Modern businesses are increasingly challenged by the time and expense required to generate and assess high-quality content. Human writers face time constraints, and extrinsic evaluations can be costly. While Large Language Models (LLMs) offer potential in content creation, concerns about the quality of AI-generated content persist. Traditional evaluation methods, like human surveys, further add operational costs, highlighting the need for efficient, automated solutions. This research introduces Generative Agents as a means to tackle these challenges. These agents can rapidly and cost-effectively evaluate AI-generated content, simulating human judgment by rating aspects such as coherence, interestingness, clarity, fairness, and relevance. By incorporating these agents, businesses can streamline content generation and ensure consistent, high-quality output while minimizing reliance on costly human evaluations.

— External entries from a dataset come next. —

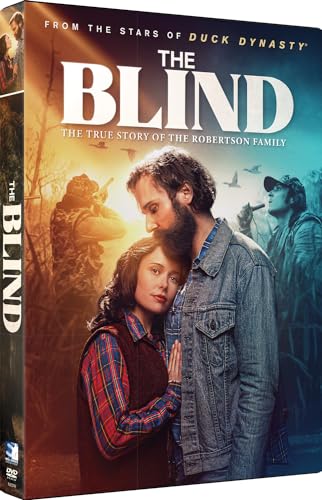 The Blind/The Blind
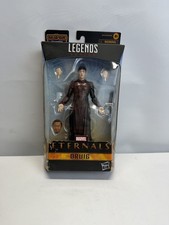 Hasbro Marvel Legends Gilgamesh BAF Series Eternals Druig Action Figure
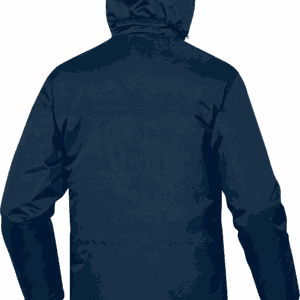Parka Darwin Azul marino
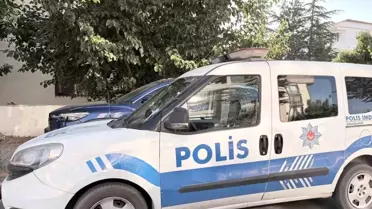 Afyonkarahisar'da Silahlı Saldırı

The study provides critical insights into enhancing LLMs for producing business-aligned, high-quality content, offering significant advancements in automated content generation and evaluation.

Paper Structure

This paper contains 20 sections, 3 equations, 4 figures, 6 tables.

Figures (4)

  • Figure 1: The framework of AgentEval includes two main components: Chain-of-Thoughts and Generative Agent. In the initial interaction with the Agent, we provide the Task introduction to prepare it for upcoming actions. We then define evaluation criteria across five dimensions: Cohenrence, Relevance, Interestingness, Fairness and Clarity. Next, we ask each agent to review our generated articles and rate them on a scale of 1 to 5.

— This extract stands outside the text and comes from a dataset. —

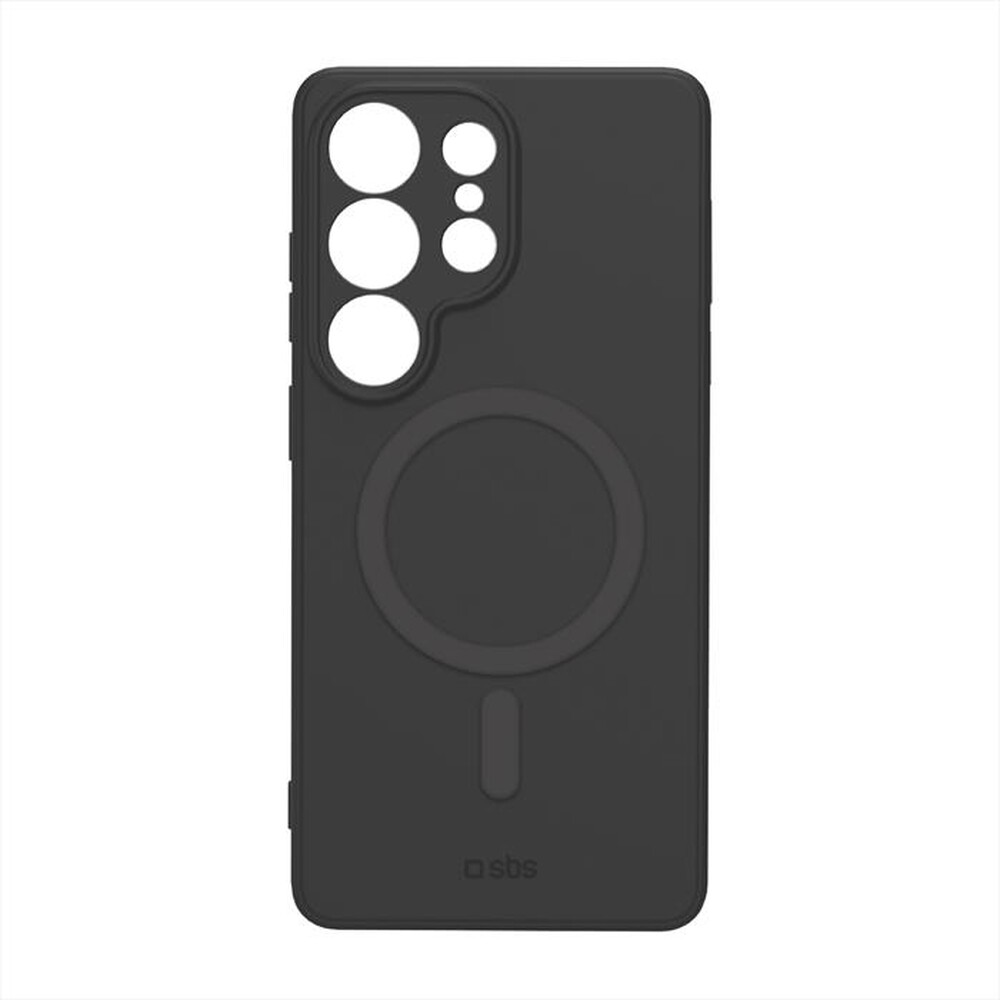 Immagine del prodotto SBS - Cover Instinct Mag Samsung S26 Ultra-Nero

  • Figure 2: A sample prompt from a user to Sarah Persona (agent) about quantifying a 5-star article in terms of coherence. This prompt is repeated for lower ratings and other evaluation metrics to provide insight into each agent's thoughts on good content. We then unify all agents' responses using voting majority to develop our Evaluation Criteria.

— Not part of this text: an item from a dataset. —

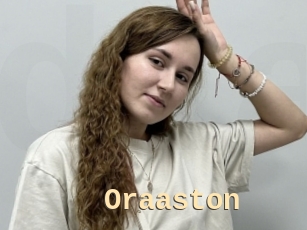 Oraaston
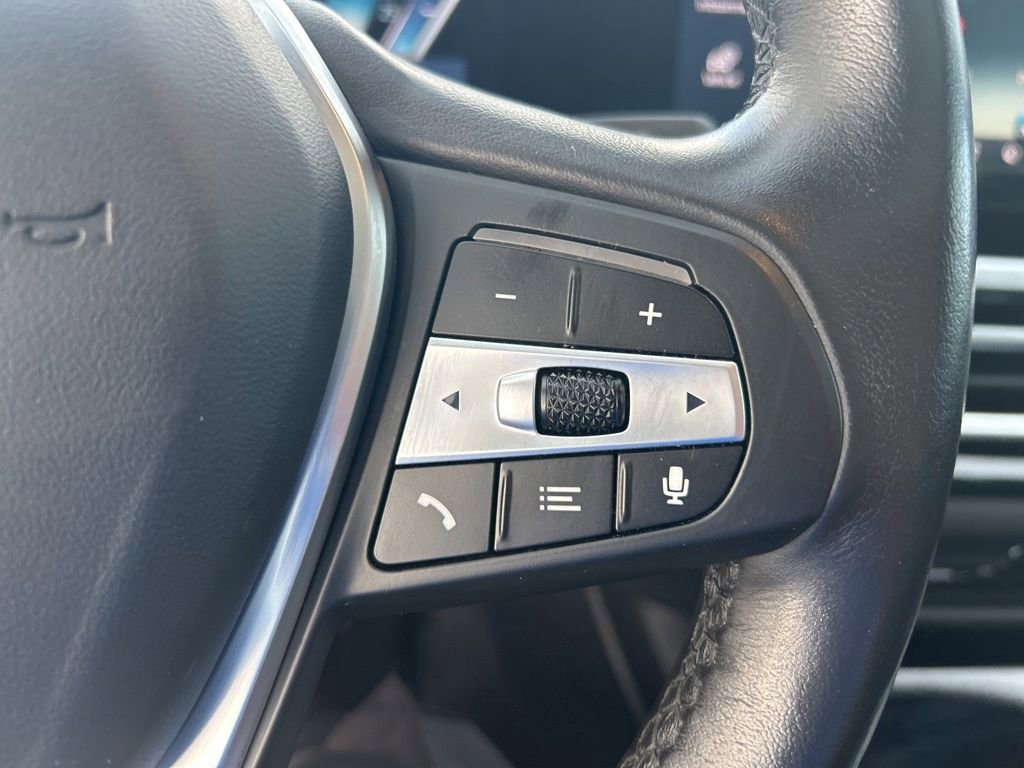 Used 2024 BMW i4 eDrive40 RWD image 44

  • Figure 3: Feature Importance Across Rating Dimensions. The diagram illustrates the importance of various features on individual rating dimensions. In most evaluation dimensions, the agent's assessments are well-aligned with human judgments, particularly in recognizing that 'Job' is the most significant feature. However, in the 'Interestingness' dimension, the agent diverges from human judgment, placing greater importance on 'Experience' (EXP) over 'Job'
  • Figure 4: Average Rating on articles generated by 2 Large Language Models: GPT4 and Ollama3.1. There have not been significant differences, but while Ollama3.1 seems more interesting, GPT4 seems more fair in content writing.